All this causes a problem compared with a small dinghy with a transom where the sailor can sit nearer the stern and use a conventionalĀ  rudder and tiller. In a sailing canoe the sailor will be half the length of the canoe away from the rudder, which could be over 8 feet, so the tiller controls need to be that long to reach the sailor.

The most common arrangement on sailing canoes in the OCSG uses a side mounted tiller arm on the rudder stock with a long tiller extension going forward to the sailor. This long extension is often adjustable for length, to allow for a different position for the sailor depending on whether sailing one or two up, or if you change position when carrying a lot of gear. This works much better than a conventional dinghy rudder setup that has a long forward-pointing tiller and shorter tiller extension.

The long tiller extension is sometimes called a push-pull tiller, because wherever you are sitting you control the rudder by pushing it back or pulling it forward. It doesn’t matter whereabouts across the canoe you are (sitting out to the left, right or centrally) it is only the fore and aft movements that alter the rudder position. A few people who also sailed dinghies have tried using a conventional tiller in the past and this can be made to work, but most of them have now converted to the push pull tiller sytem. You can clamp the tiller to a gunwale, thwart or side deck with a bungee loop or similar fixture, holding the tiller fixed and keeping the rudder straight, to keep you on track if you are paddling. Using strong paddle strokes to just drive you forward, rather than also having to steer with part of the stroke, can be a very efficient way to make progress when the wind dies.

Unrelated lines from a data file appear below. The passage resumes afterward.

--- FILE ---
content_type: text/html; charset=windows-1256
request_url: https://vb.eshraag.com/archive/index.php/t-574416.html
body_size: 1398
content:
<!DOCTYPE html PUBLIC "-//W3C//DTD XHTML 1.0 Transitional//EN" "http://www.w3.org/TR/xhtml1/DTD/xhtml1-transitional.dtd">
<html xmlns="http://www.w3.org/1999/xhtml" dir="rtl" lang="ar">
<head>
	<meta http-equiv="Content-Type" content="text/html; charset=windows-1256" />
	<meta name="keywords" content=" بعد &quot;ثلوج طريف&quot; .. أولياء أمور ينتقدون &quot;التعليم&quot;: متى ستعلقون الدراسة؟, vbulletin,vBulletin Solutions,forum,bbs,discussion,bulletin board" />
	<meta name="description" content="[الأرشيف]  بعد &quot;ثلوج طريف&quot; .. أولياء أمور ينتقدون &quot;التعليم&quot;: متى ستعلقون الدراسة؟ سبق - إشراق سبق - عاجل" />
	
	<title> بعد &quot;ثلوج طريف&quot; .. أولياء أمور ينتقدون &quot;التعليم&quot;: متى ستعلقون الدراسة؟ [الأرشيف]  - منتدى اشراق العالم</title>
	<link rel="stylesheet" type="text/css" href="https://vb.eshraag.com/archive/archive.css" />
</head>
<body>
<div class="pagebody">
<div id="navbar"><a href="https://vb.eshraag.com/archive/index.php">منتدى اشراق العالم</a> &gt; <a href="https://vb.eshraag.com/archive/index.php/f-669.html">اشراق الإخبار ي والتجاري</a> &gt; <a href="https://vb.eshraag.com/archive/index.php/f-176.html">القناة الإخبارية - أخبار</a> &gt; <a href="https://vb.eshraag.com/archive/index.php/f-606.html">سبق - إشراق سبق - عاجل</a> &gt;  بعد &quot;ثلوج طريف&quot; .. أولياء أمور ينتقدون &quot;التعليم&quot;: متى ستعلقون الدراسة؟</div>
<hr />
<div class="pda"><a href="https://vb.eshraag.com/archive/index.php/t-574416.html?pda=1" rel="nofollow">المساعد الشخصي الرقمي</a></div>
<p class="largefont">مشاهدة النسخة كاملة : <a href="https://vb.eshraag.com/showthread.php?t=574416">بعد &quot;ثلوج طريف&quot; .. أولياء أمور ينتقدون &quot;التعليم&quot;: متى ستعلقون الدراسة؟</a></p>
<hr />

Most rudders have the ability to kick up if you run into an underwater object, or to be remotely lifted before you come ashore. Our rudder arrangements have two control lines that run forward to cleats near the sailor. One is the uphaul which allows the rudder to be pulled up out of the water. The other is a downhaul which holds the rudder down whilst sailing. The down haul should include a short section of bungee that provides a “shock absorber” allowing the rudder to “kick-up” automatically, in shallow water or if an underwater object is hit. This downhaul is released at the cleat before pulling the uphaul to raise the rudder when landing.

Old Town Penobscot 18, with crew sat near the middle of the canoe and sailor up on a side bench, balancing the canoe and controlling the rudder with a long push-pull tiller. There is a small lanyard on the tiller attached to the gunwale behind the sailor, so that if the tiller gets dropped it doesnt float away and end up trailing the canoe. It can be tricky getting to the rudder to retrieve a dropped tiller.